In the current study, interestingly, homozygous minor genotypes (rs121913642 CC and rs121913645 AA) were not observed in any individual of the control and patient groups. This can be due to the selection pressure during embryonic development against the homozygous minor genotypes (rs121913642 CC and rs121913645 AA), leading to complete loss of cardiac function and embryo death. A well-known database of genomic variations, ClinVar, reported that rs121913642 is a pathogenic variation, while rs121913645 has conflicting calls of pathogenic and uncertain significances. However, rs121913642 was not found in reference database GnomAD, while rs121913645 appears once in GnomAD. Although previous literature and variant databases such as Ensembl and dbSNP show that the minor allele carrying genotypes of selected MYH7 variants are extremely rare and have not been observed in neighboring populations of Pakistan, the current study showed a significantly higher frequency of heterozygous genotypes. This difference in the minor allele frequency between our Punjabi Pakistani population and other populations could be due to founder effects such as high rate of consanguineous marriages. Moreover, this population has also encountered some bottleneck events, such as migration during the independence movement on 14 August 1947, and wars in 1965 and 1971. These events reduced the population size (loss of genetic diversity) and encouraged repeated marriages of close relatives.
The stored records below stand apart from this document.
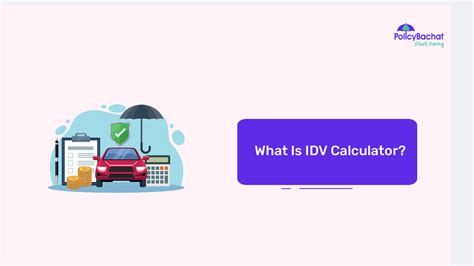 What Is IDV Calculator? - PolicyBachat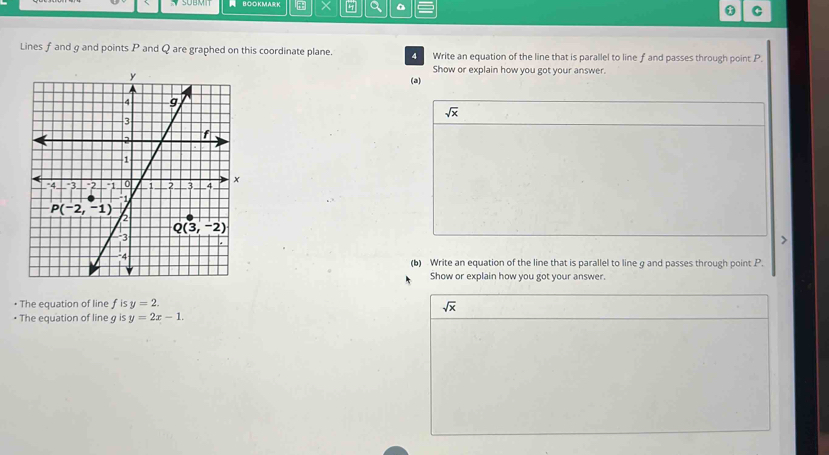 SOBMT BO○KMARK × a * C
Lines f and g and points P and Q are graphed on this coordinate plane.  Write an equation of the line that is parallel to line f and passes through point P.
Show or explain how you got your answer.
(a)
sqrt(x)
(b) Write an equation of the line that is parallel to line g and passes through point P.
Show or explain how you got your answer.
• The equation of line f is y=2.
sqrt(x)
• The equation of line g is y=2x-1.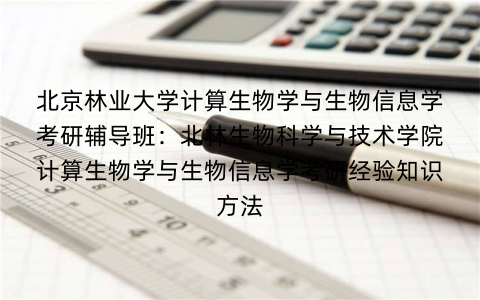 北京林业大学计算生物学与生物信息学考研辅导班:北林生物科学与技术学院计算生物学与生物信息学考研经验知识方法 北京林业大学计算生物学与生物信息学考研辅导班:北林生物科学与技术学院计算生物学与生物信息学考研经验知识方法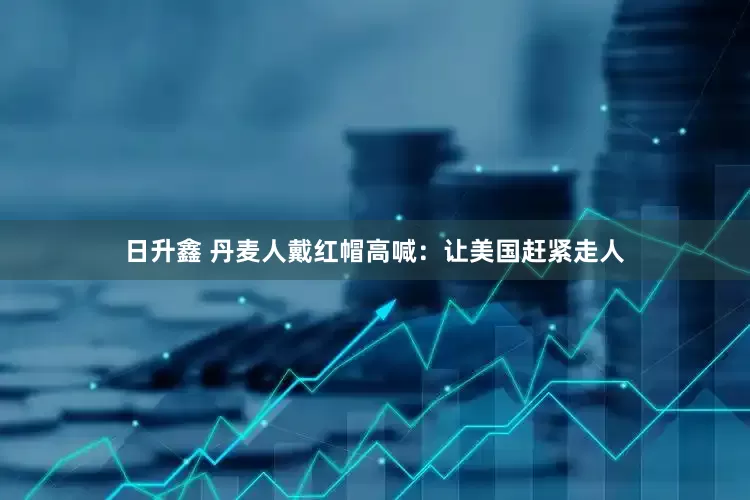 日升鑫 丹麦人戴红帽高喊：让美国赶紧走人
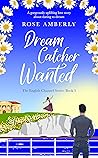 Dream Catcher Wanted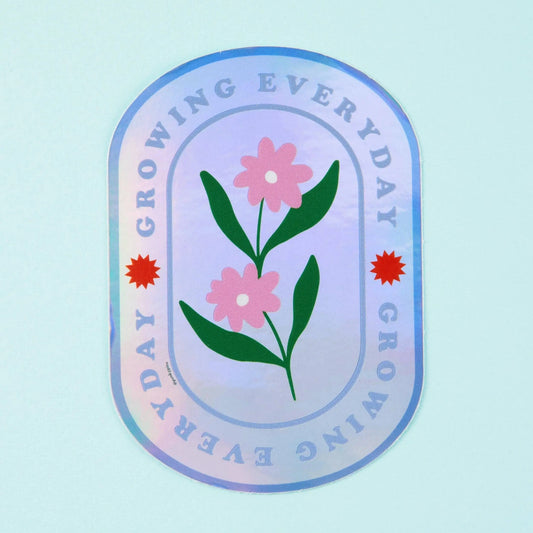 Growing Everyday Holographic Sticker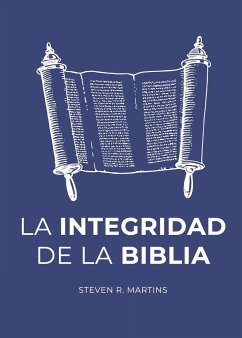 La Integridad de la Biblia - Martins, Steven R.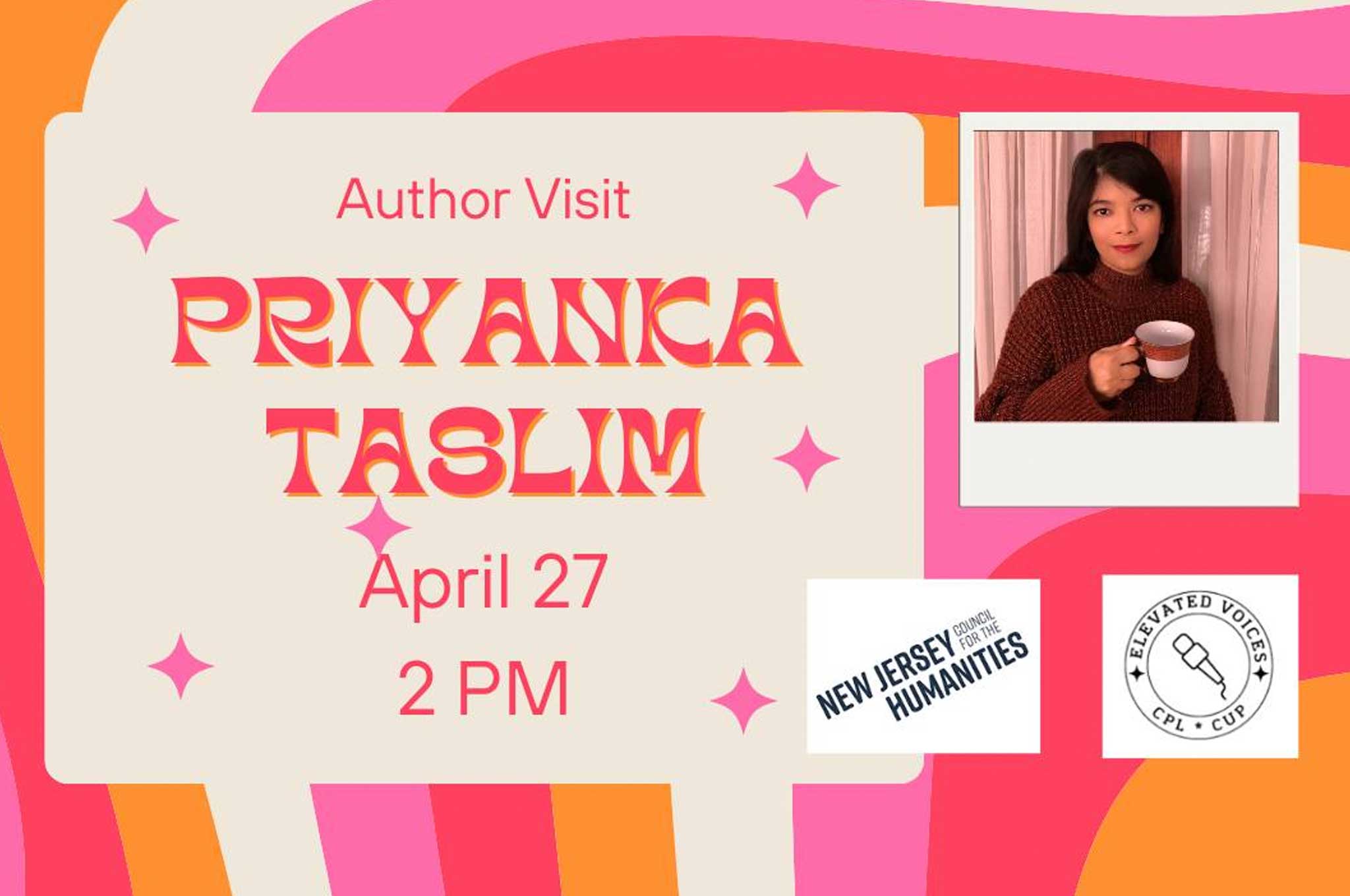 Event graphic displaying: Author visit: Priyanka Taslim April 27 2 pm with a photo of the author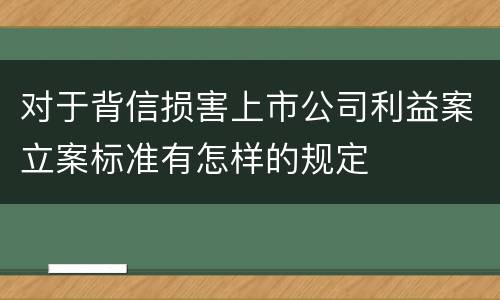 对于背信损害上市公司利益案立案标准有怎样的规定
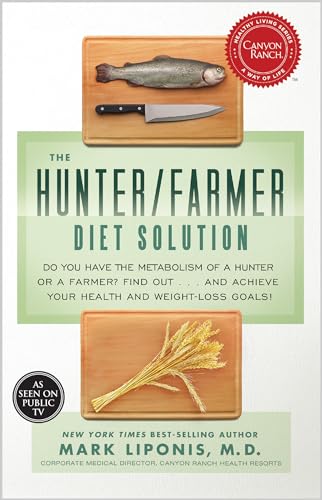 The Hunter/Farmer Diet Solution: Do You Have the Metabolism of a Hunter or a Farmer? Find Out...and Achieve Your Your Health and Weight-Loss Goals (Healthy Living) von Hay House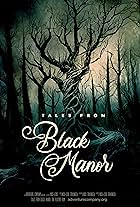 Tales from Black Manor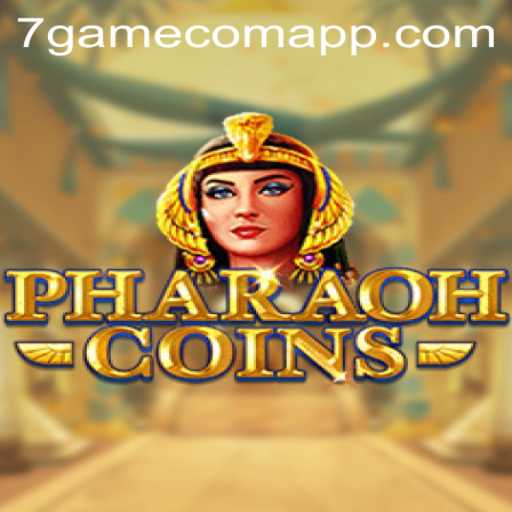 PharaohCoins: Dive into the World of Ancient Treasures on 7game.com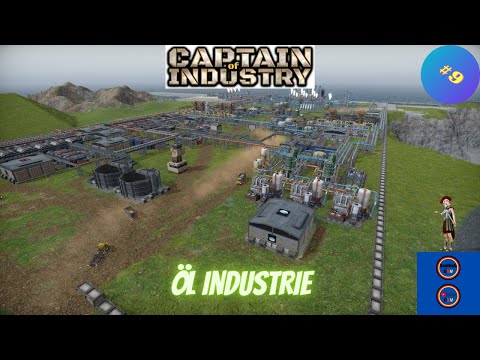 CAPTAIN OF INDUSTRY "Kraftstoff herstellung" (Let´s Play) [Deutsch/German] #update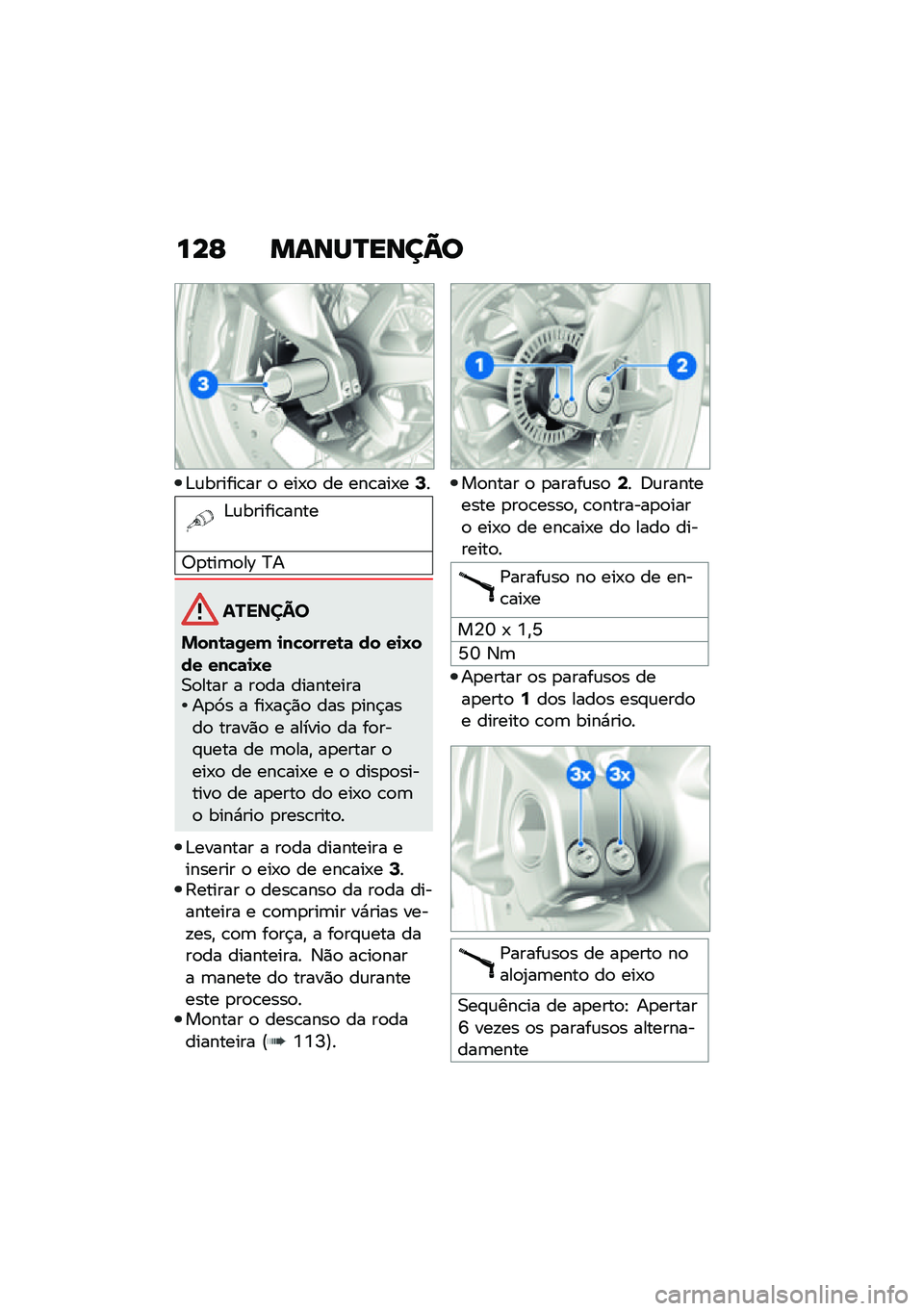 BMW MOTORRAD R NINE T 2021  Manual do condutor (in Portuguese) ���F �����P����@�
�&�\f������\b�� �
 ���-�
 �� ���\b���-��:�
�&�\f������\b����
�6�
���	�
��Y �>�
�������
�%���\b�	�/�� �
��!�����\b�	 �� ��
�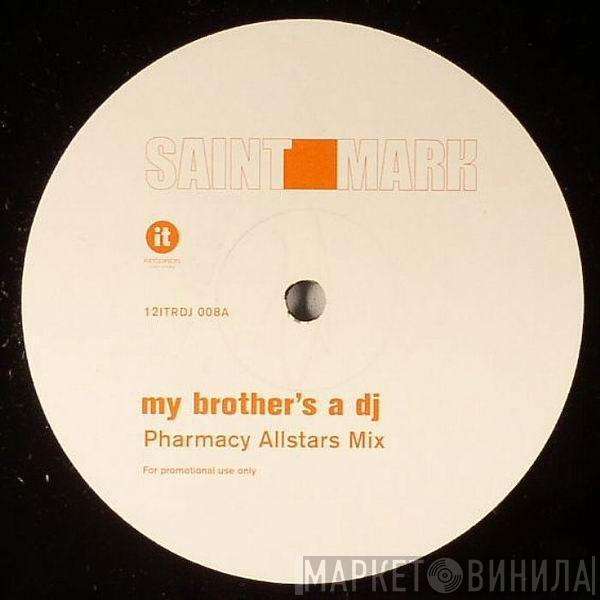 Saint Mark - My Brother's A DJ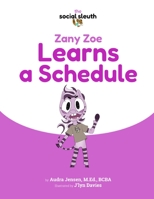 Zany Zoe Learns a Schedule B0B35QD4B2 Book Cover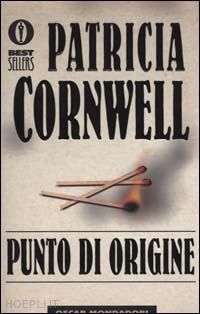 cornwell patricia - punto di origine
Point mutations in cardiac myosin, the heart’s molecular motor, produce distinct clinical phenotypes in hypertrophic and dilated cardiomyopathy [19]. A genome-wide family-based linkage study conducted in the Brazilian population reported the association of MYH7 rs121913642 with dilated cardiomyopathy. Ser532Pro mutation causes ventricular dilation and reduced contractile function, which eventually leads to heart failure [9]. A study from the German population found the association of MYH7 rs121913645 with dilated cardiomyopathy. Mutation screening analysis of MYH7 in DCM patients revealed that Ala223Thr affects protein folding and thermostability [10]. A functional study in murine model demonstrated that MYH7 mutations caused changes in actin–myosin cross bridge kinetics. MYH7 missense variants (Phe764Lys and Ser532Pro) elevate rates of force development and Mg-ATP binding, a feature of cardiac myofilaments which underlie the development of dilated cardiomyopathy [20]. Schmitt et al. [21] also found that MYH7 variants in mouse models cause a loss of contractile function and early-onset left-ventricular dilation, which are characteristics of DCM consistency with the human phenotypes [22]. These findings showed that HCM and DCM occur due to alternations in the fundamental mechanical properties of myosin, which are further affected by the variations in the MYH7, and lead to heart failure. The current study also indicated that MYH7 variant rs121913642 (Ser532Pro) increases the risk of heart failure in patients from Punjab, Pakistan. However, MYH7 rs121913645 did not show any association with cardiac failure though its genotypes and had an influence on some of the clinically important biochemical parameters.

5. Conclusions

In conclusion, the current study highlights the difference in population frequency of MYH7 variants (rs121913642 and rs121913645) in Punjabi Pakistani population. The rs121913642 C allele appears to be a common variant and endemic in this population. Moreover, the MYH7 rs121913642 TC genotype increases the risk of heart failure and is significantly associated with serum concentrations of cTnI and CK-MB. Another genetic variant, rs131913645, is significantly associated with serum LDL cholesterol and creatinine levels. However, it is the first study of Punjabi Pakistani population for these two MYH7 gene variants, and this warrants replication in other ethnic groups of the Pakistani population for these and additional genetic variants in cardiac-related genes to obtain clinically useful insights. Furthermore, disease penetrance of these variants and identification of disease modifiers can be assessed by family-based linkage studies.